Bien sûr, dans tous ces mois de bois, quand j’étais arbre, j’ai bougé au vent des feuilles, au chant des becs. J’ai fait de beaux voyages, noirci de belles traversées. Bien sûr les déplacements immobiles de la lecture ou de l’écriture nous donnent des ailes, nous chaussent de bottes traversières. Nous franchissons des taupinières comme des montagnes. Nous allons à dos de vertèbres noires, sur des syllabes ailées au cœur de tous les royaumes. Bien sûr nous courons sur la peau tendue de la terre.

Mais comme meunier à quai du fil de l’eau, meunier attaché à ses voiles, nous écrasons la semence, nous enfarinons le ciel en enviant le pas souple du semeur dans les lignes ouvertes des pages neuves.

lundi 5 avril 2010

Il pleut sous nos képis




Très réservé sur l’humain en général, je m’en méfie particulièrement quand il arbore uniforme. Et depuis le Vel d’hiv, les ratonnades d’octobre 61, les lacrymogènes de 68 ou les morts de Villiers-le-Bel, je ne suis guère gendarmophile. Sinon dans l’esprit du Brassens d’Hécatombe. Mais l’habit ne fait pas toujours le guignol. Dans chaque groupe gambadent quelques moutons blancs. Là je veux honorer deux pandores qui sortent positivement du rang. Le premier, Jean Yves Mattély vient d’être radié pour avoir osé publiquement critiquer le rapprochement police-gendarmerie. Le second, dont on ignore le nom, pour l’instant, vient d’être soumis à une procédure disciplinaire, pour avoir publié un poème de soutien au premier. Imaginez, un gendarme le petit doigt sur la plume, vous interpellant en alexandrins. Un képi entre deux alcooltests lisant Victor Hugo, de quoi brûler le premier feu rouge pour le plaisir de l’oreille. Je plaisante mais il faut un sacré courage dans ce monde du silence ou même les vers ne sont pas libres. Rappelons que les gendarmes assimilés à des militaires, contrairement aux policiers, sont astreints à une totale obligation de réserve, autrement dit à la fermer .Alors je ne peux que saluer cet acte de résistance poétique.

Extraits :

IL PLEUT SOUS NOS KÉPIS !

…L’un des nôtres osa parler sans démériter,
Se faisant ainsi le râle de notre douleur…
Il fût vite éliminé par ces fossoyeurs !

------------

Consigne A: D'après le texte sur les deux gendarmes, pour quelle raison Jean Yves Mattély a-t-il été radié ?
Le texte et les entrées n'ont aucun rapport entre eux.

------------

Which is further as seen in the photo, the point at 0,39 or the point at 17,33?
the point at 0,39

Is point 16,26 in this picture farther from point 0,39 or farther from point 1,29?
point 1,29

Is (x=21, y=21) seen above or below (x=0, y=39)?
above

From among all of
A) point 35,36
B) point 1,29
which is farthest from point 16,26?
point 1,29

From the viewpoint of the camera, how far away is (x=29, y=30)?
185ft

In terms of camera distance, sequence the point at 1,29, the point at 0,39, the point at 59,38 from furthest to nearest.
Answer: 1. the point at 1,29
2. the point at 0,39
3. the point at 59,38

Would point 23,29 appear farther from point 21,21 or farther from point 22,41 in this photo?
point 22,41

------------

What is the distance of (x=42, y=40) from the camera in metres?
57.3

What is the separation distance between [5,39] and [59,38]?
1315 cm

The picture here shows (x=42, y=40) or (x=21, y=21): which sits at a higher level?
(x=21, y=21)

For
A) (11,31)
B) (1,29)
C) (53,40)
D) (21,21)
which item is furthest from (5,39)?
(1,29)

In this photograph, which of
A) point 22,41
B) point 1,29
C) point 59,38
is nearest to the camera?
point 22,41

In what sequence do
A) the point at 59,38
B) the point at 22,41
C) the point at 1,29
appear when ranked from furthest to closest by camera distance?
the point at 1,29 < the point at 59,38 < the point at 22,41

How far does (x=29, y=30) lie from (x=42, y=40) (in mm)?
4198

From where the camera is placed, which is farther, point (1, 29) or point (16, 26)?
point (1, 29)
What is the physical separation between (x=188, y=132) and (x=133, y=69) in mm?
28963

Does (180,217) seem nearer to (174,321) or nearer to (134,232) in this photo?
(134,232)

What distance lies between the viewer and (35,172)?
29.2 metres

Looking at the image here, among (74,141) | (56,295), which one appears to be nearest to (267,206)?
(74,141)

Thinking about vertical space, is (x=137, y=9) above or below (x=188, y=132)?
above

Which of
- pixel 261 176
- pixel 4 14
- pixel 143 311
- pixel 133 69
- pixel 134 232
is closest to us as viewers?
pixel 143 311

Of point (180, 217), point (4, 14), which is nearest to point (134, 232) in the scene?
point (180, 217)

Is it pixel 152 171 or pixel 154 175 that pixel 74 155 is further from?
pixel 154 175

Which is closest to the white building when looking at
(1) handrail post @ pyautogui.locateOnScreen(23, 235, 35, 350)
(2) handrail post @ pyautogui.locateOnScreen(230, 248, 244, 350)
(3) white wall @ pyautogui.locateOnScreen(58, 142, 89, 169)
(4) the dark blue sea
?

------------

Consigne B: Exprimez sous forme de liste JSON de chaînes les lignes des entrées, de la ligne contenant "How far does" à la ligne contenant "29.2 metres", bornes incluses. Mettez une chaîne par ligne et omettez les lignes vides.

Réponse A: Pour avoir osé critiquer publiquement le rapprochement police-gendarmerie.

Réponse B:
[
  "How far does (x=29, y=30) lie from (x=42, y=40) (in mm)?",
  "4198",
  "From where the camera is placed, which is farther, point (1, 29) or point (16, 26)?",
  "point (1, 29)",
  "What is the physical separation between (x=188, y=132) and (x=133, y=69) in mm?",
  "28963",
  "Does (180,217) seem nearer to (174,321) or nearer to (134,232) in this photo?",
  "(134,232)",
  "What distance lies between the viewer and (35,172)?",
  "29.2 metres"
]